River    Posted 05-22-2003 at 10:01:12       [Reply]  [No Email]

Two things about your hearth and the heat you hope to store in it:

1. Don't get the lower shield for your Dutchwest if you want to store heat in the hearth. The shield is very effective, and little heat will transfer to the hearth just under the stove. The same should be said about the rear shield if you want to store heat in the brick wall behind the stove.

2. If your brick hearth sits on a wood floor, make sure there is a fire barrier between the brick and the wood. Mortar joints have been known to crack, allowing embers that fall out of the stove to come into contact with the wood floor. Certainly that doesn't happen in all cases, but a little prevention is worth a lot.

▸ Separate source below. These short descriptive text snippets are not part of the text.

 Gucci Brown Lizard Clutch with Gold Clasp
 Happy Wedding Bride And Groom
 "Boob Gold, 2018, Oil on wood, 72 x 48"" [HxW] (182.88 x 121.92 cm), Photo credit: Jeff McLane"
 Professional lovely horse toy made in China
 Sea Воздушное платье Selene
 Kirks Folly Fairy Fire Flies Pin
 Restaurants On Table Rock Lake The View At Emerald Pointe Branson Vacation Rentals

Paula    Posted 05-22-2003 at 11:34:51       [Reply]  [Send Email]
Thanks River.

I'll print out your message and put it into my file. The
house is on a slab so the hearth will sit on that I guess.
(I'm no builder). The wall behind the brick is
combustible though - should there be something
behind the brick but in front of the studs? Or, maybe I
should let the brick through behind the wall (into the
half bath), it would probably allow that space to benefit
a little more from the hearth.

Thanks for all the input everyone. It was very useful.
IMO the thing that would have stood out is "do not for
any reason buy this stove!!!!" Anything else is a ringing


River    Posted 05-22-2003 at 12:32:41       [Reply]  [No Email]

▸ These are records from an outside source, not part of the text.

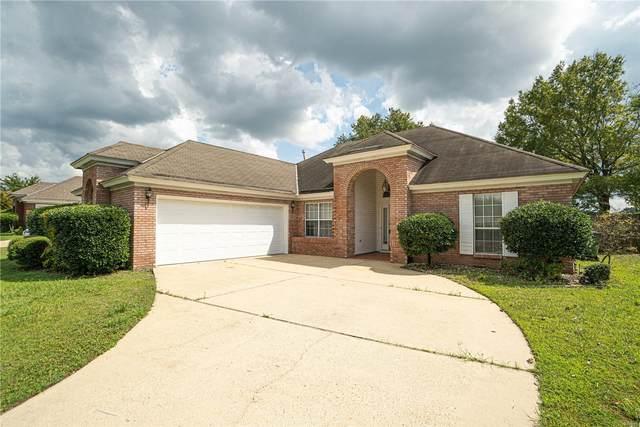 2728 Fair Oaks Drive, Montgomery, AL 36117 (MLS #502878) :: Buck Realty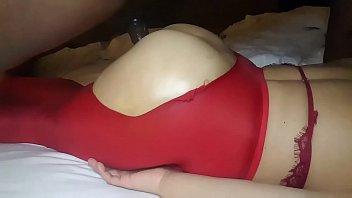 hot latina milf stepmom fucks prone bone by bbc porno izle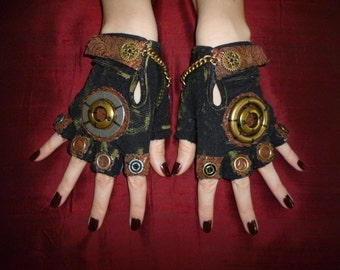 "Men's Steampunk ""MAD HATTER"" Gloves- Moonhoar, Comic Con, Apocalypse, Mad Max, Road Warrior, Burning Man, Alice Through the Looking Glass"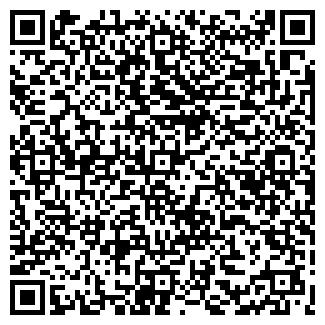 QR-код с контактной информацией организации ООО АТРИУМ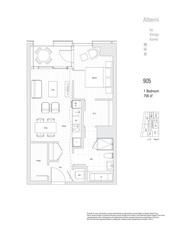 905 1550 ALBERNI STREET - MLS® # R2503976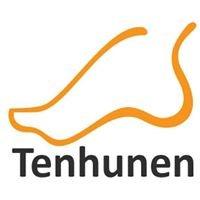 J.A. Tenhunen Oy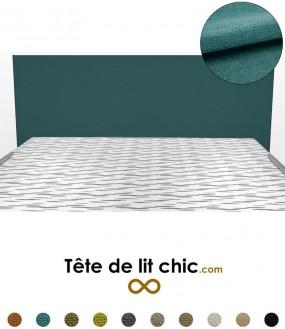 Tête de lit design bleu canard personnalisable en tissu anti-tache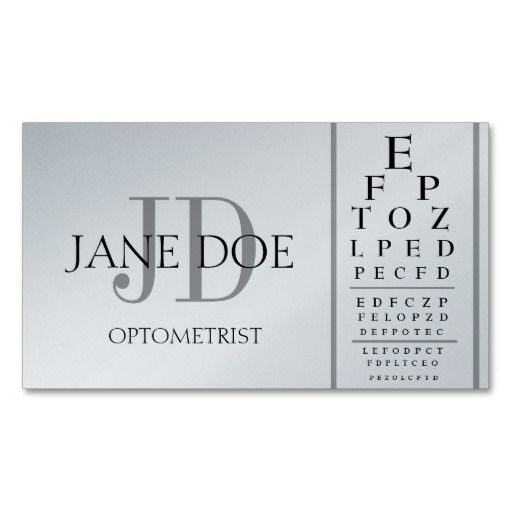 Optometrist Chart Deluxe Platinum Business Card Template | Mum B
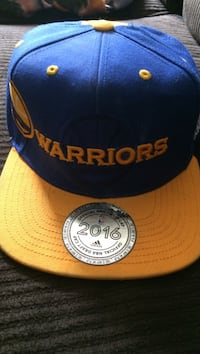 2016 blue and yellow Adidas Golden State Warriors snapback Hedgesville, 25427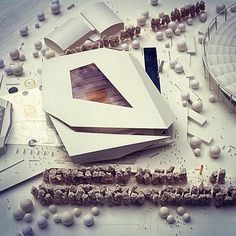Architectural Model - Multifunctional Sports and Event Centre - Behnisch Architekten Architecture Student, Concept Architecture, Futuristic Architecture, Contemporary Architecture, Architecture Design, Architecture Board, Instalation Art, Landscape Model, Model Sketch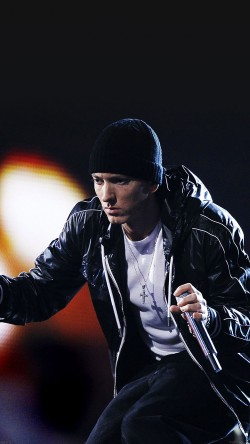 Eminem performs at the 52nd annual Grammy Awards in Los Angeles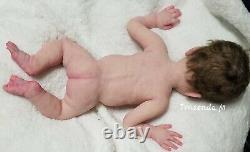 FULL BODY SILICONE BABY- Marta #1 by Tory Dolls Drink n Wet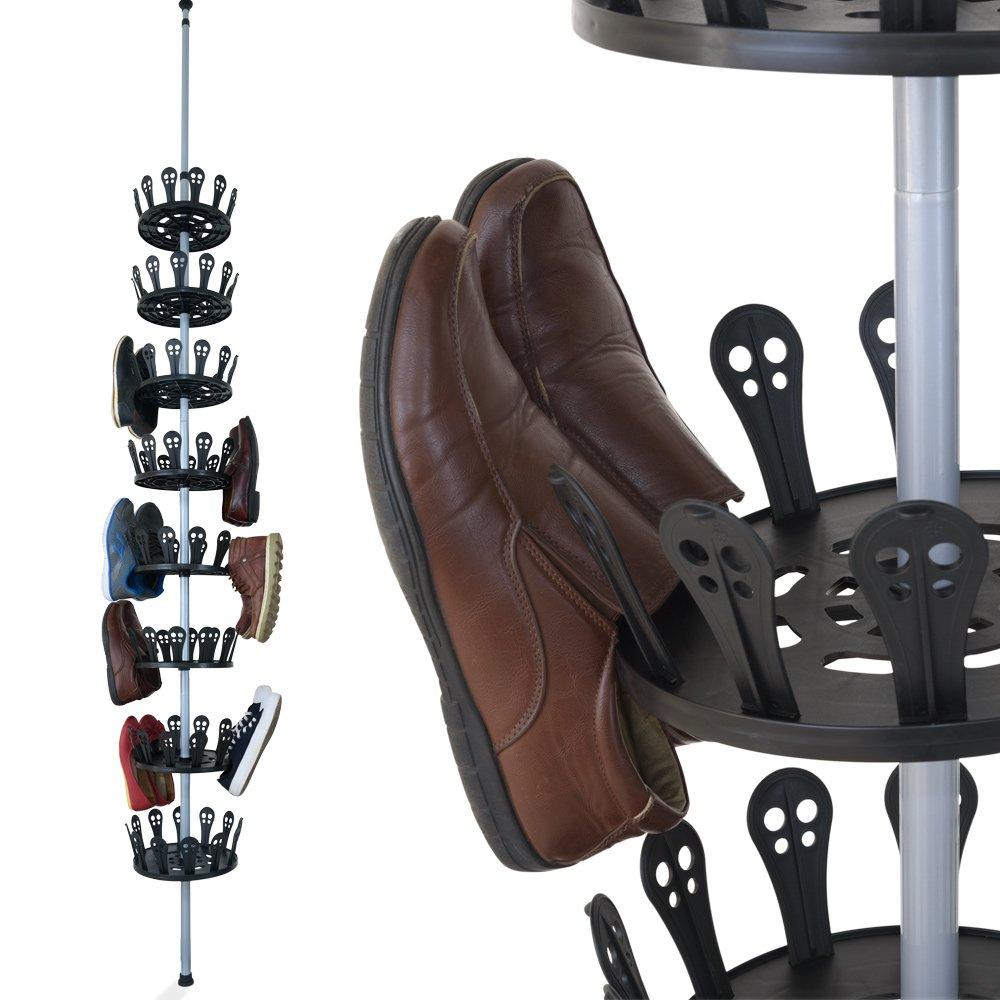 XXL Carrousel à chaussures Meuble chaussures avec tige télescopique pour 96 chaussures...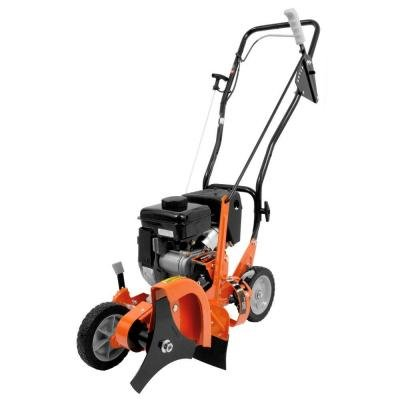 Garden-Edger-Gas-Powered-79CC-Features-OHV-Engine-Manual-Recoil-System-and-3-Point-Triangular-Adjustable-Blade-Perfect-for-Outdoor-Cleaning
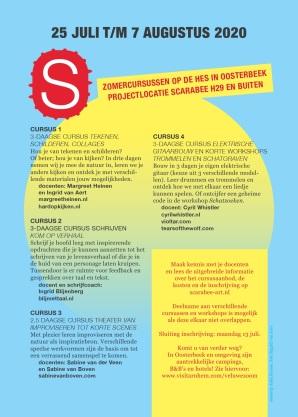 Flyer Summerschool_groot (achterkant)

If the house will be on a slab, there shouldn't be an issue of combustibility of the surface under the hearth. The hearth becomes, mostly, for looks.

You asked: "should there be something behind the brick but in front of the studs?"

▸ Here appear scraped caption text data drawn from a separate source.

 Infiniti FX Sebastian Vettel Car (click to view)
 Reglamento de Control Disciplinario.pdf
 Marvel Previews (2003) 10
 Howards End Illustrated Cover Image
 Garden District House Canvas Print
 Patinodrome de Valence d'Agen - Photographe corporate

Not for the reason given for a barrier under the hearth. In the wall, embers shouldn't fall through any cracks.

Usually, it is recommended that there be a 1" air space between the bricks and the next layer in (such as dry wall). That will effectively reduce the required spacing between the stove and the bricks, thereby reducing the space taken up by the installation of the stove.

As far as I know, it wouldn't hurt to let the brick wall be the only partition between the stove and the next room. I think that's the route I would take, barring another issue pressuring me to do otherwise.

Good luck.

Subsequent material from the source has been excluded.